Fly.

In 2003, after a long year of training, study and examination, I earned my Private Pilots License.

I could write a few thousand words on the process and the topic, and one day, I assume I will. But for now, let it simply be known that, as a boy, I had an extensive collection of toy airplanes, could recognize the tail art on almost an passing airliner, and stood watching airplanes take off and land with my Dad, who got his license in the late 1990’s. I’m confident that had you told the 15 year-old me that I would one day pilot an airplane alone, I would have laughed at you. But in hindsight, I’m not sure it’s completely out of left field. My Dad had the bug long before he was able to learn to fly, and he passed it on to me long before I learned to fly, and flying remains one of my proudest accomplishments and true loves.

I’ve long had the desire to combine fishing and flying. Simply loading up an airplane with a few rods and blasting off for a short hop to some water that would otherwise mean a long ride in a car would be satisfying enough, but I was captivated many years ago by an image put forth by, of all people, the Chief Parrothead, Jimmy Buffett. Mr. Buffett painted a picture in one of his books of spotting tarpon at low altitude from the cockpit of his Lake Renegade amphibious aircraft, landing, and casting a fly. Take a guy who loves fly fishing, aviation, and has a particular love for sea planes and Caribbean waters, and this can be a lasting image in his mind.
++++++
* What the task requires *
Write out the essay on flying word for word, everything from "I’ve long had" down to "in his mind.".

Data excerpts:
++++++
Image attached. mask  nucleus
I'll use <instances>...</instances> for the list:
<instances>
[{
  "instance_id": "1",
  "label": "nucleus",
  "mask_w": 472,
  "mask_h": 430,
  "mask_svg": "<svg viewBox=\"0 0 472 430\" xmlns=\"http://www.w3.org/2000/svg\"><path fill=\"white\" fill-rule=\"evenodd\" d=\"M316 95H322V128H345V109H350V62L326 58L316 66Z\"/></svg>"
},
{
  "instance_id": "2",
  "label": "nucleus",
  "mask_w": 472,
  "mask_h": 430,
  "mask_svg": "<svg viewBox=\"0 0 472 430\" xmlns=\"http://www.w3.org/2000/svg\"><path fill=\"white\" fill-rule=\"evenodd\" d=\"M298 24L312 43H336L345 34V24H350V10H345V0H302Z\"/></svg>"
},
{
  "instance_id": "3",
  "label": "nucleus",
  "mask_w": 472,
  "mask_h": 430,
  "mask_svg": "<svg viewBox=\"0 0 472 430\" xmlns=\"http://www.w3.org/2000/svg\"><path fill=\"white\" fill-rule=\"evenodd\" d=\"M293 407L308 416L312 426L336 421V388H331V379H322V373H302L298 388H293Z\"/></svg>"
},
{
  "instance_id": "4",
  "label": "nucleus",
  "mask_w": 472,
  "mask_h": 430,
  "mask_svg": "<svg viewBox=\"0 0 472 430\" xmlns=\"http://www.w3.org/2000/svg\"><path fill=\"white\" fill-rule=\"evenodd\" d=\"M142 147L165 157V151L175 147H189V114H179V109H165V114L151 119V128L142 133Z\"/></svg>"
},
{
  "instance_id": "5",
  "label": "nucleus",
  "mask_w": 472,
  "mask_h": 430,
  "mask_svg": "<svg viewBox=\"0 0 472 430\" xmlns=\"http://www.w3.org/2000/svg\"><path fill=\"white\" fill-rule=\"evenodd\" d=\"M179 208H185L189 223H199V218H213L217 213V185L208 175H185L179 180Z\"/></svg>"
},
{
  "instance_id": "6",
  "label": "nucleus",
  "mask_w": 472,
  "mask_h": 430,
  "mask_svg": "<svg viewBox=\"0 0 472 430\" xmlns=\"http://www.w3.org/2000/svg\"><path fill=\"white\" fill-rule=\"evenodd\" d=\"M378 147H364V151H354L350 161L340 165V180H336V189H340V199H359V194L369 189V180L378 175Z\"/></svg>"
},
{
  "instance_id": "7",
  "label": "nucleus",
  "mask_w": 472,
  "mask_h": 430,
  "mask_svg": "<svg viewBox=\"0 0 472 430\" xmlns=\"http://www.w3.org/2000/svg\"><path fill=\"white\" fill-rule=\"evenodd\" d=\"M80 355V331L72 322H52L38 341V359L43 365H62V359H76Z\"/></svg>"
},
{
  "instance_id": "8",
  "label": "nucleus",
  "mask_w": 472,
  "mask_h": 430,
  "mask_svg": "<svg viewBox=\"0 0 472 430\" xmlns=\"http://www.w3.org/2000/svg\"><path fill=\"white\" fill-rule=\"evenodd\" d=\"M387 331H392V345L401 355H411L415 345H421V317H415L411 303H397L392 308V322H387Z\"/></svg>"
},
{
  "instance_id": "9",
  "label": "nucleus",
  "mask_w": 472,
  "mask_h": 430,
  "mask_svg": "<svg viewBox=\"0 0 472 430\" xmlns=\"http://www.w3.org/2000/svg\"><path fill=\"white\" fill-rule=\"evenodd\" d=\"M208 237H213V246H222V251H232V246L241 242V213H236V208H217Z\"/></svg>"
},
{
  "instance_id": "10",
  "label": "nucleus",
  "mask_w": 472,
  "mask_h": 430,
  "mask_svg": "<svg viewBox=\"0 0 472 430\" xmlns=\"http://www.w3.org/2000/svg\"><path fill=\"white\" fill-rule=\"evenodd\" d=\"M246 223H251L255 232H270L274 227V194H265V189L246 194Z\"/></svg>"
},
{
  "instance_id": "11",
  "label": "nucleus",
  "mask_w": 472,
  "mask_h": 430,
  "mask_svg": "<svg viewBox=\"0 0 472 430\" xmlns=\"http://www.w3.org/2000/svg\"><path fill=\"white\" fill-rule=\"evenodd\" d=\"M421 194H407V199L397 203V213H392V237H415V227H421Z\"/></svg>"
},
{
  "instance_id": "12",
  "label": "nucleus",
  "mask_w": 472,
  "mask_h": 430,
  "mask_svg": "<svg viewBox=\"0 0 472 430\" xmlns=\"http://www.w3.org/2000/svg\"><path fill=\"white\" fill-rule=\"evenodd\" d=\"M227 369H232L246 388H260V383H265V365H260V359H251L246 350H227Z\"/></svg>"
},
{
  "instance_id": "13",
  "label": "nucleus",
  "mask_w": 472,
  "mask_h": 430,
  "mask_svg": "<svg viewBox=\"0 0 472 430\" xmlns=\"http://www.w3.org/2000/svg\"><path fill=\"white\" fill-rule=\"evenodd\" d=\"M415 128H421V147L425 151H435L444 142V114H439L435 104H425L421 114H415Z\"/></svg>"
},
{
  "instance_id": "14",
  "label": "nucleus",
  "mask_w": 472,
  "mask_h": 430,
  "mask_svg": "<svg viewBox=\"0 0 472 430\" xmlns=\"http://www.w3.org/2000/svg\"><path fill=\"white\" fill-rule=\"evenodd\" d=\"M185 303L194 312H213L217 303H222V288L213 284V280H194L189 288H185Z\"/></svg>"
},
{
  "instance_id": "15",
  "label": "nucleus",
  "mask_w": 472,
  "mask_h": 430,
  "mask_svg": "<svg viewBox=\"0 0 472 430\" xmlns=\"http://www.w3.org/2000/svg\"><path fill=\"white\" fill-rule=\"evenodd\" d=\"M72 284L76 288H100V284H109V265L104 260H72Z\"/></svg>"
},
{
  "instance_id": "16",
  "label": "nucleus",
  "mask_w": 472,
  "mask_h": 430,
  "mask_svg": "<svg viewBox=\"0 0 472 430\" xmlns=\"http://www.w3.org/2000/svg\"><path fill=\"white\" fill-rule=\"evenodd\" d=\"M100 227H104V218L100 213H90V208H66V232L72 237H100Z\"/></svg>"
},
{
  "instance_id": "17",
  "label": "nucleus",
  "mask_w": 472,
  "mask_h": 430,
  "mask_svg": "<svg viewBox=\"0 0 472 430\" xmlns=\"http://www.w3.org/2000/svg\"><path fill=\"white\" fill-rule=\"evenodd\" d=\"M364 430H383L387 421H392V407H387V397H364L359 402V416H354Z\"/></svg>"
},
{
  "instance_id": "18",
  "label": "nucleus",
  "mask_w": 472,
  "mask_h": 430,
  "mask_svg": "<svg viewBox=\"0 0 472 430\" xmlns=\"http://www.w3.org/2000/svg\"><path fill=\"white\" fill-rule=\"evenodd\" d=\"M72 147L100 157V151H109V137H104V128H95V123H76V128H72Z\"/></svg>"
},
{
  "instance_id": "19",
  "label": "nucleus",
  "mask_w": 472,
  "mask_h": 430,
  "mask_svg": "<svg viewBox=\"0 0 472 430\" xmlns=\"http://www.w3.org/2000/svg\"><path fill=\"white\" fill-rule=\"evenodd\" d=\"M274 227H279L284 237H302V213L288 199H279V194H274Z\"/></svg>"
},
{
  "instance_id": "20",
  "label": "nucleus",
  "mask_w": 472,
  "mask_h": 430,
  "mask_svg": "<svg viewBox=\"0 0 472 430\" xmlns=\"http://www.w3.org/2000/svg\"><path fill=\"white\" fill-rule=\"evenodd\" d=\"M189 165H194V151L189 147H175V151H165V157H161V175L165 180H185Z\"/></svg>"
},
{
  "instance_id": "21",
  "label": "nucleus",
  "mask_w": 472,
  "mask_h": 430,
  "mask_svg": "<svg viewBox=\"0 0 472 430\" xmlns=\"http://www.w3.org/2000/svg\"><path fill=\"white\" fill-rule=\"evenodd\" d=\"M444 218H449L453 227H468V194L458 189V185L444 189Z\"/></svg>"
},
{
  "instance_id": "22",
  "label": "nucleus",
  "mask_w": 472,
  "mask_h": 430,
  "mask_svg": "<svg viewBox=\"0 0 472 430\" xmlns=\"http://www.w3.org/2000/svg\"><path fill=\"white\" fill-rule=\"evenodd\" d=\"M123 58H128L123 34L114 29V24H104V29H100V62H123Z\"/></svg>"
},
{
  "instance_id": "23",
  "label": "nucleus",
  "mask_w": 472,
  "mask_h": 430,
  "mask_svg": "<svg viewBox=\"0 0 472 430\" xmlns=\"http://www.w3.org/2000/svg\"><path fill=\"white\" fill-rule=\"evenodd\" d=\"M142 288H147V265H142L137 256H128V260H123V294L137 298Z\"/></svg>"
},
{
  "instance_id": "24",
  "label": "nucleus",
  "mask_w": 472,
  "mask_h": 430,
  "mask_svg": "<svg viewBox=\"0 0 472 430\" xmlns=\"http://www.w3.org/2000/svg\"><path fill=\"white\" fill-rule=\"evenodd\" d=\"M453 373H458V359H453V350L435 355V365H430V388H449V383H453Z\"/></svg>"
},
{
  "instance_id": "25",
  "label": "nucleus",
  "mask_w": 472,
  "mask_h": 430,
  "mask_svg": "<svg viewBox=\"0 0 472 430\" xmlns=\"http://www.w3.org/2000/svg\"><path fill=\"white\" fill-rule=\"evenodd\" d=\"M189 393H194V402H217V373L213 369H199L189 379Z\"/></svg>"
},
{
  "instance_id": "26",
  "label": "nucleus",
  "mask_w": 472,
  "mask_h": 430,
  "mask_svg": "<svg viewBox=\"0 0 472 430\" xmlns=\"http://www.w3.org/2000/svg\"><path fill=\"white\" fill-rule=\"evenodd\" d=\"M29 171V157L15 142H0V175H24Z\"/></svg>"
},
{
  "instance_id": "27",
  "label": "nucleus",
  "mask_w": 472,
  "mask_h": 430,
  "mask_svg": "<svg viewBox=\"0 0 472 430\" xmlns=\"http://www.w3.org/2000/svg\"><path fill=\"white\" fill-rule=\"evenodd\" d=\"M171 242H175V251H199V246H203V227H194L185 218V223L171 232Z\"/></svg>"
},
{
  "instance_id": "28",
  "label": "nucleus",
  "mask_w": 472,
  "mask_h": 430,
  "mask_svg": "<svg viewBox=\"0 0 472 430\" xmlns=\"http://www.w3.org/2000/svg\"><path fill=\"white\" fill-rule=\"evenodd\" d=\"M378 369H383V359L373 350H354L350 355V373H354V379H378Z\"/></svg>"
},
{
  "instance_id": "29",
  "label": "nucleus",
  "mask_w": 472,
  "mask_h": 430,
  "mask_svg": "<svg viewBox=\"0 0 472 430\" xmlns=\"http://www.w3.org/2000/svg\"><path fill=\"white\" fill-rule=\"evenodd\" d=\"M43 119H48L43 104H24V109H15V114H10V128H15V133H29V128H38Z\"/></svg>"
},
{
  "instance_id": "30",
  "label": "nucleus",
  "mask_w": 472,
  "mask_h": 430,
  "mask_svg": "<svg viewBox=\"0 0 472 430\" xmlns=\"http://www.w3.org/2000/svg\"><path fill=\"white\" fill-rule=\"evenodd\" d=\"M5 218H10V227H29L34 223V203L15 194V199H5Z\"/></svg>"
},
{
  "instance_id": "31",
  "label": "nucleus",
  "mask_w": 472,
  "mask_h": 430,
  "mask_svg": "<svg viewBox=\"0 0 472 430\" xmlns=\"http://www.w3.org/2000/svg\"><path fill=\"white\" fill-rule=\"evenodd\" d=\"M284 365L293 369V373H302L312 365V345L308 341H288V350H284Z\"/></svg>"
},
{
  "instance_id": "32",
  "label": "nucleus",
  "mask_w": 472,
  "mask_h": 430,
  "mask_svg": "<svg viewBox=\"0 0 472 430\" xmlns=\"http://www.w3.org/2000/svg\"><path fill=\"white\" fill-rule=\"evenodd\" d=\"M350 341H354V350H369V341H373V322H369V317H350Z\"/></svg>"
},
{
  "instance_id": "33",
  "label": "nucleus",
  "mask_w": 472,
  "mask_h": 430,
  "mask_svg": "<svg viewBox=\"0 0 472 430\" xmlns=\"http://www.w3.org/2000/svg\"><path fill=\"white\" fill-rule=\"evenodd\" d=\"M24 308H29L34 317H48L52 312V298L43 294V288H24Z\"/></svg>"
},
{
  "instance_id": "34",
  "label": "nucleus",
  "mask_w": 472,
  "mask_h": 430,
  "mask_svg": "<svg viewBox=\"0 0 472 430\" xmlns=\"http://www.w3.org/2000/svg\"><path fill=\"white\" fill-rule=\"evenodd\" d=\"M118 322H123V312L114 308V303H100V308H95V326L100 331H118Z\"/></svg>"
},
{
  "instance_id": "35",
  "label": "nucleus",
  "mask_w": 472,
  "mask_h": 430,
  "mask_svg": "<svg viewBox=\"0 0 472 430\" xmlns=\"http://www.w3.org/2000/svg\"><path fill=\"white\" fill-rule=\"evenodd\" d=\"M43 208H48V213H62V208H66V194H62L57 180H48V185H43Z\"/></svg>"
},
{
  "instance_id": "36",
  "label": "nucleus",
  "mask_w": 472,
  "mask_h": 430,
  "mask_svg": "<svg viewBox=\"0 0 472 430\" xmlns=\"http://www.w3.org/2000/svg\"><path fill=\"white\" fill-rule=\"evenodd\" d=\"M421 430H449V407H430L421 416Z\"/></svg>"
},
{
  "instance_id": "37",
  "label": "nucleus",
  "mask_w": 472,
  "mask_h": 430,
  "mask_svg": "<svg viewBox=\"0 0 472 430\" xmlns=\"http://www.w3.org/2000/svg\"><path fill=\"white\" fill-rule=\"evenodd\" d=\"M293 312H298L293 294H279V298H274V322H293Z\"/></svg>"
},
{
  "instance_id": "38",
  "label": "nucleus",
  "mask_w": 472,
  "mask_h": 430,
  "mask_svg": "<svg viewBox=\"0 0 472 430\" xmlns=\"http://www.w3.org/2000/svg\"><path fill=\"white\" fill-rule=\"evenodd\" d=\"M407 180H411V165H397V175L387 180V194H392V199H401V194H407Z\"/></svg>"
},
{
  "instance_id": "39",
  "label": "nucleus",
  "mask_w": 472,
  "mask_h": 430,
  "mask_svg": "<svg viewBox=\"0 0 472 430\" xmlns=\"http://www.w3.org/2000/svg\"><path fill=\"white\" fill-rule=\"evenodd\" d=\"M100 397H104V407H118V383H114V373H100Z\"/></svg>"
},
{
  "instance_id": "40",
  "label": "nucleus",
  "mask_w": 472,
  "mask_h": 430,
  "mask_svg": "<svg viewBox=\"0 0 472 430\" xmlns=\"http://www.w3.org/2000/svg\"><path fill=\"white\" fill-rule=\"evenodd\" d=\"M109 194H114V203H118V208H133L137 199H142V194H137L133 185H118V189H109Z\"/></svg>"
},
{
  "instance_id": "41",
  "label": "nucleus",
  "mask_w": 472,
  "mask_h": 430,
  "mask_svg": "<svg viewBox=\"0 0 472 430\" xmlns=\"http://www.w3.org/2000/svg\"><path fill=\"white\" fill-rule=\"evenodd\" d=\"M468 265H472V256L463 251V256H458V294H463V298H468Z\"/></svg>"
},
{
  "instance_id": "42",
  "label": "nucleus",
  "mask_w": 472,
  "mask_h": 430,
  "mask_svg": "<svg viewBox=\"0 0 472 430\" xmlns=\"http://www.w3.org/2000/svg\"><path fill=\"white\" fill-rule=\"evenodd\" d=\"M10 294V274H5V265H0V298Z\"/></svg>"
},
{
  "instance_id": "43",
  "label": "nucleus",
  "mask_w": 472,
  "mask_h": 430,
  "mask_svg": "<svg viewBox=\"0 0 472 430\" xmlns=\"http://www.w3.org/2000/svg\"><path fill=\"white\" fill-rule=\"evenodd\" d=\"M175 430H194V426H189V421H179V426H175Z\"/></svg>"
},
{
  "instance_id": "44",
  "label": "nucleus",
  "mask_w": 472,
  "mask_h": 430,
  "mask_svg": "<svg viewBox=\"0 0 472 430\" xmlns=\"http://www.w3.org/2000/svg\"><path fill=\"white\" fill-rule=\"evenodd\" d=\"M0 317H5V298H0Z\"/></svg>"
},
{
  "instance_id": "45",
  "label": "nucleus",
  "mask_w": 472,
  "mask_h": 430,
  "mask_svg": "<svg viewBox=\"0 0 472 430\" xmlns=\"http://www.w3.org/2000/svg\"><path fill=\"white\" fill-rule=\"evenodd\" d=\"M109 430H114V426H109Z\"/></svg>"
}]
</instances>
++++++
* Completed exercise *
I’ve long had the desire to combine fishing and flying. Simply loading up an airplane with a few rods and blasting off for a short hop to some water that would otherwise mean a long ride in a car would be satisfying enough, but I was captivated many years ago by an image put forth by, of all people, the Chief Parrothead, Jimmy Buffett. Mr. Buffett painted a picture in one of his books of spotting tarpon at low altitude from the cockpit of his Lake Renegade amphibious aircraft, landing, and casting a fly. Take a guy who loves fly fishing, aviation, and has a particular love for sea planes and Caribbean waters, and this can be a lasting image in his mind.